Innovative Treatment, Advanced Oxidation, Reclaimed Water, Ultraviolet light, Peroxide, Disinfection, Microcontaminants
Many regions of the United States, experiencing rapid population growth and faced with the challenge of meeting increased water demands, are turning to reclaimed water as an alternative water supply source. Concurrent with the rising need for reclaimed water is the rising public concern over emerging pathogens and micropollutants. As part of the WateReuse Foundation’s (WRF) project on “Innovative Treatment Technologies for Reclaimed Water” (WRF 02-009), an advanced oxidation process using ultraviolet light/hydrogen peroxide (UV/H2O2) was tested for pathogen and microcontaminant destruction on filtered wastewater effluent.
To meet the technical challenges, Duke University teamed with Carollo Engineers, as well as the United States Department of Agriculture (USDA), and others to research the use of UV alone and UV in conjunction with H2O2 for disinfection and micropollutant destruction.
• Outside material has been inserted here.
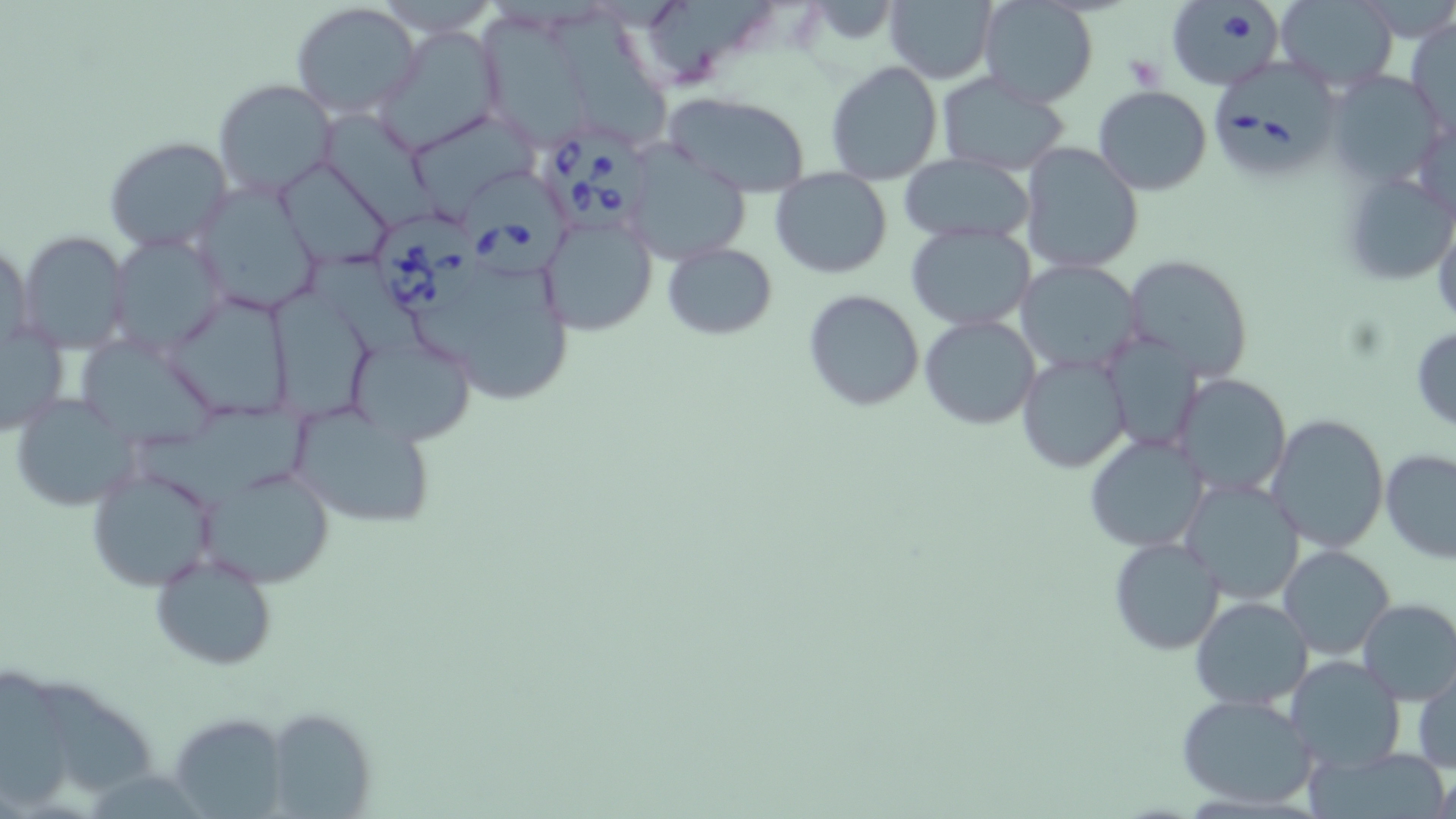

Approximate bounding boxes as (x1,y1)-(x2,y2) corner pairs in pixels. Uninfected red blood cell locations: (883,0)-(998,85), (979,0)-(1100,108), (1275,0)-(1398,92), (290,1)-(424,119), (1406,13)-(1455,132), (551,17)-(670,148), (484,18)-(584,149), (375,26)-(505,154), (825,61)-(943,185), (1328,71)-(1446,189), (935,72)-(1072,175), (213,79)-(339,198), (1093,85)-(1212,197), (663,89)-(812,198), (321,112)-(443,232), (415,115)-(541,216), (103,135)-(233,253), (623,142)-(750,265), (1019,143)-(1145,273), (900,154)-(1035,245), (276,158)-(396,270), (1339,166)-(1456,286), (770,168)-(892,278), (191,179)-(325,315), (539,215)-(658,337), (906,223)-(1035,330), (17,229)-(133,351), (110,232)-(228,354), (2,238)-(35,352), (663,243)-(778,340), (409,244)-(578,405), (1123,254)-(1253,382), (1138,256)-(1270,497), (1016,260)-(1143,375), (271,285)-(372,424), (803,289)-(925,411), (167,292)-(291,424), (919,314)-(1041,430), (0,326)-(68,436), (1410,326)-(1456,432), (356,331)-(471,445), (1102,333)-(1204,455), (75,335)-(226,452), (1017,354)-(1131,473), (1171,373)-(1292,498), (9,394)-(141,511), (140,404)-(319,511), (290,408)-(439,530), (1267,413)-(1389,554), (1083,434)-(1208,553), (1379,449)-(1456,562), (85,465)-(221,592), (201,466)-(337,588), (1182,480)-(1305,603), (1108,537)-(1225,656), (1279,544)-(1395,659), (149,552)-(278,672), (1190,596)-(1312,710), (1354,598)-(1456,704), (1284,655)-(1407,773), (1413,661)-(1455,776), (1,670)-(70,808), (37,681)-(153,796), (1174,692)-(1319,811), (261,707)-(376,818), (169,712)-(289,817). Platelet locations: (1125,53)-(1163,90). Babesia divergens-infected red blood cell locations: (1166,2)-(1285,90), (1212,62)-(1343,180), (544,130)-(658,236), (457,169)-(570,280), (374,216)-(483,314). Slide-level diagnosis: Babesia divergens. Optical microscopy. Single field of view. Image is 1456×819 pixels. Thin blood film. Captured at 1000x magnification. May-Grünwald-Giemsa stain.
The project includes detailed benchtop, pilot, and full-scale investigations of conventional and emerging (yet market ready) technologies. This article discusses the operation and results of the UV/H2O2 pilot. Benchtop testing for a range of technologies was performed concurrent and subsequent to the testing documented here, and the results will be presented elsewhere.
The UV/H2O2 pilot demonstrated that UV alone at low UV doses (<50 mJ/cm2) did not result in measurable nitrosodimethylamine (NDMA) destruction. However, UV/ H2O2 at low UV doses (<50 mJ/cm2) did result in measurable destruction of specific microconstituents, and UV/H2O2 at high UV doses (>100 mJ/cm2) resulted in substantial microconstituent destruction. Substantial log reduction of virus (seeded MS-2 coliphage) was achieved at low UV doses (<50 mJ/cm2), as is commonly found in the literature.